— STATED PROBLEM —
Reproduce all of the following material word for word, without changing anything.

— DATA EXTRACT —
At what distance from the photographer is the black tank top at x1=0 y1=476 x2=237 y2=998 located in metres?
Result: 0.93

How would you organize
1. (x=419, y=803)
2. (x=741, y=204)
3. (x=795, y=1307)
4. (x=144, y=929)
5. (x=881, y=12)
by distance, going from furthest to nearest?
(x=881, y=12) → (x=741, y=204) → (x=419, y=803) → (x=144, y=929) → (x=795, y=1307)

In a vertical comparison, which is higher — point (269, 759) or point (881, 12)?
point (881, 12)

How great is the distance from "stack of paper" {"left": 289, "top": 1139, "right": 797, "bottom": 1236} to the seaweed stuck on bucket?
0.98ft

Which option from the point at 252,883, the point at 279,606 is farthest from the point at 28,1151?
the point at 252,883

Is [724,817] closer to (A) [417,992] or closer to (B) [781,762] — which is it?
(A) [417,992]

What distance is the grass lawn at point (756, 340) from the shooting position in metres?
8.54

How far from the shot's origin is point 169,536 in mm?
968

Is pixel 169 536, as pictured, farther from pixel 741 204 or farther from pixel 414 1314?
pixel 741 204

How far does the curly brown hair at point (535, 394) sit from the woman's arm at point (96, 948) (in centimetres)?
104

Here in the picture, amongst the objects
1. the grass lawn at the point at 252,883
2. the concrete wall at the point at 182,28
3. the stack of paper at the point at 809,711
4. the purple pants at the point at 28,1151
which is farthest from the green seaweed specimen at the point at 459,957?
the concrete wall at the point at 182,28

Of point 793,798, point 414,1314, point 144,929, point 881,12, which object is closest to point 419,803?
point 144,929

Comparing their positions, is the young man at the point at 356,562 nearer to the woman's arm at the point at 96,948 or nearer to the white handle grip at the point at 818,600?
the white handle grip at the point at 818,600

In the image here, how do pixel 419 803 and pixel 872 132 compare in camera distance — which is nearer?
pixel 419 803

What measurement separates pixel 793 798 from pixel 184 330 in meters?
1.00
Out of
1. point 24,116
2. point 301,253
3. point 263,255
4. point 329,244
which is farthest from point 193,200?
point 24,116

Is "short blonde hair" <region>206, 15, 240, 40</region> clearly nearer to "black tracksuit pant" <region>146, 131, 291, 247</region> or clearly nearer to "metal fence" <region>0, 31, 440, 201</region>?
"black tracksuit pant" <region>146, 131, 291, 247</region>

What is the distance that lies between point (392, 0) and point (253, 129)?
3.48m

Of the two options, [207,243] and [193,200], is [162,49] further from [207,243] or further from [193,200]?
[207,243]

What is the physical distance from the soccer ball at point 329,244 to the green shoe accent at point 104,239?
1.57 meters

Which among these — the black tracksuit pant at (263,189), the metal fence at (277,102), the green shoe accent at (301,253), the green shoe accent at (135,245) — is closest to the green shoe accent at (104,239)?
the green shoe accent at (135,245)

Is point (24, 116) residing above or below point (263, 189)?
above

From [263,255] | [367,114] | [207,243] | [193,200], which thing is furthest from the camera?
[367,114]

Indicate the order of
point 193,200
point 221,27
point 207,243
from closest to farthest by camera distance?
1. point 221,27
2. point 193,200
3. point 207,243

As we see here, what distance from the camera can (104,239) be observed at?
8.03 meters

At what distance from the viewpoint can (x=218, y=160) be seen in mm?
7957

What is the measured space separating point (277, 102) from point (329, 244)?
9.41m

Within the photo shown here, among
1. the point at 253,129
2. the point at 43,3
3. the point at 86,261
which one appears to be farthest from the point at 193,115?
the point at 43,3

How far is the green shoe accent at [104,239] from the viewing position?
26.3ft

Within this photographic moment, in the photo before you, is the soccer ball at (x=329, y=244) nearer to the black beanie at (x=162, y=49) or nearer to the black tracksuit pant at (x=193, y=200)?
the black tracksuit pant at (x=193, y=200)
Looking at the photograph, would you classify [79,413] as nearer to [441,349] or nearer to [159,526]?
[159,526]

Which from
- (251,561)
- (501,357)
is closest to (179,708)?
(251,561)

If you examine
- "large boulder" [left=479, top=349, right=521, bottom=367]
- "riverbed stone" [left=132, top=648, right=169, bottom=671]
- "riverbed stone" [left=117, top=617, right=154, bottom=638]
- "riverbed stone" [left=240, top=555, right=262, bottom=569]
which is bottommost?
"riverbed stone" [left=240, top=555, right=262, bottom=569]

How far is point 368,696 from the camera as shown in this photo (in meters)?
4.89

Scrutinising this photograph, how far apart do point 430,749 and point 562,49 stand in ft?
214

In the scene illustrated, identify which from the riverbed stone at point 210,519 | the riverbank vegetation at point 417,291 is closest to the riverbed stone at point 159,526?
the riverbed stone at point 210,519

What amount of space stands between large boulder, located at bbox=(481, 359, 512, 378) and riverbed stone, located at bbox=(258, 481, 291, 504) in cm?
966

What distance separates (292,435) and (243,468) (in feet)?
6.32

— FINAL RESULT —
At what distance from the photographer is the black tank top at x1=0 y1=476 x2=237 y2=998 located in metres?
Result: 0.93

How would you organize
1. (x=419, y=803)
2. (x=741, y=204)
3. (x=795, y=1307)
4. (x=144, y=929)
5. (x=881, y=12)
by distance, going from furthest to nearest?
(x=881, y=12) → (x=741, y=204) → (x=419, y=803) → (x=144, y=929) → (x=795, y=1307)

In a vertical comparison, which is higher — point (269, 759) or point (881, 12)?
point (881, 12)

How great is the distance from "stack of paper" {"left": 289, "top": 1139, "right": 797, "bottom": 1236} to the seaweed stuck on bucket?
0.98ft

Which option from the point at 252,883, the point at 279,606 is farthest from the point at 28,1151?
the point at 252,883

Is [724,817] closer to (A) [417,992] or closer to (B) [781,762] — which is it?
(A) [417,992]

What distance is the grass lawn at point (756, 340) from the shooting position in metres?
8.54

How far from the shot's origin is point 169,536 in mm?
968

Is pixel 169 536, as pictured, farther from pixel 741 204 or farther from pixel 414 1314?
pixel 741 204

How far does the curly brown hair at point (535, 394) sit from the woman's arm at point (96, 948) (in centimetres)?
104

Here in the picture, amongst the objects
1. the grass lawn at the point at 252,883
2. the concrete wall at the point at 182,28
3. the stack of paper at the point at 809,711
4. the purple pants at the point at 28,1151
which is farthest from the green seaweed specimen at the point at 459,957?
the concrete wall at the point at 182,28

Of point 793,798, point 414,1314, point 144,929, point 881,12, which object is closest to point 419,803?
point 144,929

Comparing their positions, is the young man at the point at 356,562 nearer to the woman's arm at the point at 96,948 or nearer to the white handle grip at the point at 818,600?
the white handle grip at the point at 818,600

In the image here, how do pixel 419 803 and pixel 872 132 compare in camera distance — which is nearer?
pixel 419 803

What measurement separates pixel 793 798 from pixel 184 330 in meters?
1.00
Out of
1. point 24,116
2. point 301,253
3. point 263,255
4. point 329,244
which is farthest from point 193,200?
point 24,116

Is "short blonde hair" <region>206, 15, 240, 40</region> clearly nearer to "black tracksuit pant" <region>146, 131, 291, 247</region> or clearly nearer to "metal fence" <region>0, 31, 440, 201</region>?
"black tracksuit pant" <region>146, 131, 291, 247</region>

What is the distance that lies between point (392, 0) and point (253, 129)?
3.48m

Of the two options, [207,243] and [193,200], is [162,49] further from [207,243] or further from [193,200]?
[207,243]

What is the physical distance from the soccer ball at point 329,244 to the green shoe accent at point 104,239?
1.57 meters

Which among these — the black tracksuit pant at (263,189), the metal fence at (277,102), the green shoe accent at (301,253), the green shoe accent at (135,245) — is closest to the green shoe accent at (104,239)?
the green shoe accent at (135,245)

Is point (24, 116) residing above or below point (263, 189)?
above

From [263,255] | [367,114] | [207,243] | [193,200], which thing is furthest from the camera?
[367,114]

Indicate the order of
point 193,200
point 221,27
point 207,243
from closest to farthest by camera distance?
1. point 221,27
2. point 193,200
3. point 207,243

As we see here, what distance from the camera can (104,239) be observed at?
8.03 meters

At what distance from the viewpoint can (x=218, y=160) be seen in mm?
7957

What is the measured space separating point (277, 102) from point (329, 244)?
9.41m

Within the photo shown here, among
1. the point at 253,129
2. the point at 43,3
3. the point at 86,261
which one appears to be farthest from the point at 193,115?
the point at 43,3

How far is the green shoe accent at [104,239] from the viewing position?
26.3ft

Within this photographic moment, in the photo before you, is the soccer ball at (x=329, y=244) nearer to the black beanie at (x=162, y=49) or nearer to the black tracksuit pant at (x=193, y=200)?
the black tracksuit pant at (x=193, y=200)
Looking at the photograph, would you classify [79,413] as nearer to [441,349] or nearer to [159,526]?
[159,526]

Which from
- (251,561)
- (501,357)
is closest to (179,708)?
(251,561)

If you examine
- "large boulder" [left=479, top=349, right=521, bottom=367]
- "riverbed stone" [left=132, top=648, right=169, bottom=671]
- "riverbed stone" [left=117, top=617, right=154, bottom=638]
- "riverbed stone" [left=240, top=555, right=262, bottom=569]
which is bottommost?
"riverbed stone" [left=240, top=555, right=262, bottom=569]

How far is point 368,696 from the camera as shown in this photo (in meters)?
4.89

Scrutinising this photograph, how far apart do point 430,749 and point 562,49 stand in ft?
214

In the scene illustrated, identify which from the riverbed stone at point 210,519 | the riverbank vegetation at point 417,291 is closest to the riverbed stone at point 159,526?
the riverbed stone at point 210,519

What amount of space stands between large boulder, located at bbox=(481, 359, 512, 378) and riverbed stone, located at bbox=(258, 481, 291, 504) in cm?
966

What distance separates (292,435) and (243,468) (in feet)?
6.32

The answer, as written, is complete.